Sterling fell more than 0.5% against the dollar following the bank’s announcement, trading at around $1,209, while the FTSE 100 Index rose 0.5%.

cost of living crisis

In a press conference following the announcement, Bank of England Governor Andrew Bailey said the impact of Russia’s war in Ukraine is now the biggest contributor to UK inflation “in some way”.

“The war has an economic cost, but I must be clear, it will not divert us from establishing a monetary policy to bring inflation to the 2% target,” he added.

Markets had widely priced in the more aggressive approach at the August meeting, after UK inflation hit a new 40-year high of 9.4% in June, as food and energy prices continued to rise , which deepened the country’s historic cost-of-living crisis.

Bailey promised last month that there would be no “ifs or buts” in the central bank’s commitment to bring inflation back to its 2% target.

The Bank is simultaneously forecasting a long recession starting later this year and an even higher spike in inflation. This is a toxic economic mix, one that would be difficult for the central bank to manage at the best of times, let alone when it finds itself drawn increasingly into the political spotlight.

Lucas Bartholomew

Senior Economist, Abrdan

Analysts were keen to assess the Bank’s language, particularly its earlier commitment to act “strongly” on inflation, and the MPC retained that language in Thursday’s report.

“I recognize the significant impact this will have and how difficult the cost of living challenge will continue to be for many people in the UK,” Bailey said.

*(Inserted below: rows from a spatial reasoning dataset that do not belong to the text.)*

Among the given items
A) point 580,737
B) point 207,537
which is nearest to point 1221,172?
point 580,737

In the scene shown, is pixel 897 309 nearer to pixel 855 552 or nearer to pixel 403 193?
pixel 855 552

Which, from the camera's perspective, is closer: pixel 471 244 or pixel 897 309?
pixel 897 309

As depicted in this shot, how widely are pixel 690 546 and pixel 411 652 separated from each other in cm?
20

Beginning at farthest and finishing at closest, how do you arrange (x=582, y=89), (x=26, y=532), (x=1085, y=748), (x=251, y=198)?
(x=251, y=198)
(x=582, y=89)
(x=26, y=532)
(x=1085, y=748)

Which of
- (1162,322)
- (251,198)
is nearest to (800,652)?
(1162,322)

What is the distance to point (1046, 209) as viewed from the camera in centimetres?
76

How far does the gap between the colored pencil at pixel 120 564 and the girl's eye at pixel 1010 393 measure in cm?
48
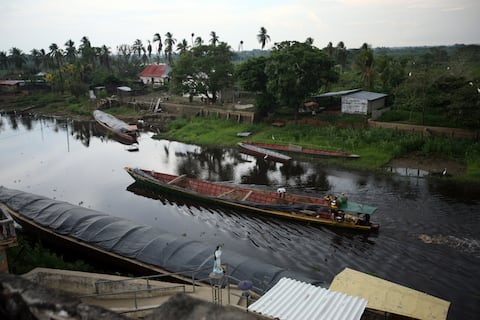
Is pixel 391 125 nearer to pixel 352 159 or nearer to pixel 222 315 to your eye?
pixel 352 159

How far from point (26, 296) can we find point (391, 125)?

“Inflation hits the poor hardest, but if we don’t act to prevent inflation from becoming persistent, the fallout will be worse later on, and that will require further increases in interest rates.”

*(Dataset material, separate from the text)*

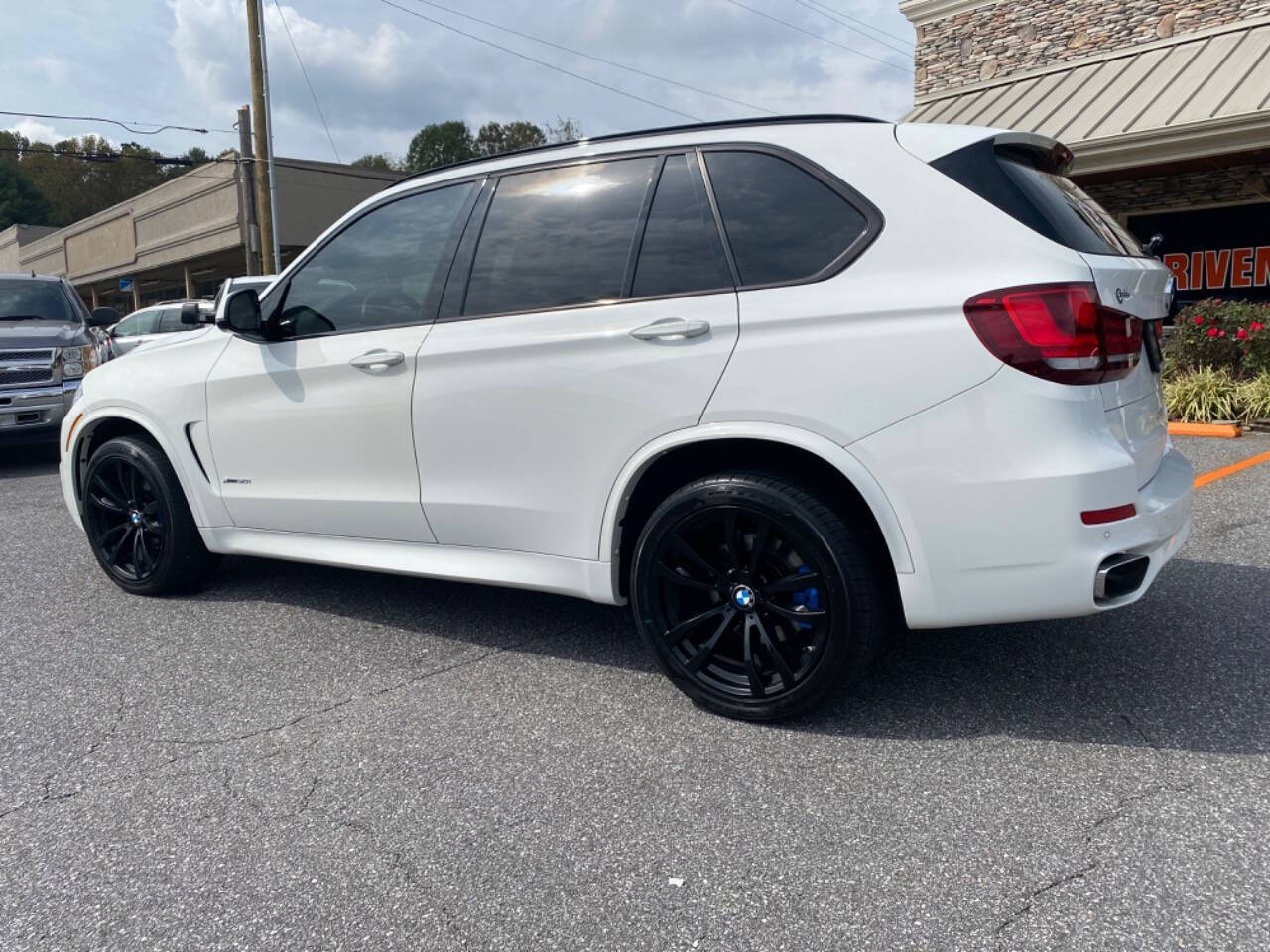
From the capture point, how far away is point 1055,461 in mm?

The Bank said it intends to start active sales of government bonds worth about £10bn ($12.1bn) per quarter from September, subject to a final green light from policymakers.

incoming recession

The Bank issued a dire outlook for economic growth, suggesting that the latest rise in gas prices has caused another “significant deterioration” in the outlook for activity in the UK and the rest of Europe.

The MPC now projects that the UK will enter a recession from the fourth quarter of 2022, with the recession lasting five quarters as real after-tax household income falls sharply in 2022 and 2023 and consumption begins to contract. .

“Since then, growth has been very weak by historical standards. The contraction in output and the weak growth outlook beyond that predominantly reflect the significant adverse impact of sharp increases in global energy and tradable goods prices.” in real UK household income,” the MPC said in its monetary report. policy report.

The forecast warns of a peak-to-trough drop in output of 2.1%, with the economy beginning to contract in the fourth quarter of 2022 and contracting throughout 2023.

BOE Governor Andrew Bailey warned that the bank is treading a “narrow path” between growth and inflation.

Mayor Bloomberg | Mayor Bloomberg | fake images

Luke Bartholomew, senior economist at Abrdn, said the Bank’s forecasts make it clear how difficult the UK’s economic outlook is compared to other major countries.

“The Bank is simultaneously forecasting a long recession starting later this year and an even higher spike in inflation. This is a toxic economic mix, one that would be difficult for the central bank to navigate at best, and much less when it is getting more and more difficult”. be dragged into the political spotlight,” she said.

Liz Truss, the favorite to win the Conservative Party leadership race and succeed Boris Johnson as prime minister, is reportedly considering reviewing the Bank of England’s inflation mandate and the extent of its independence from central government.

“With inflation now expected to stick around longer, it’s hard to see how the Bank can pivot into supporting the economy anytime sooner. As such, investors should expect further interest rate increases from here, even when markets and the economy are struggling. added Bartholomew.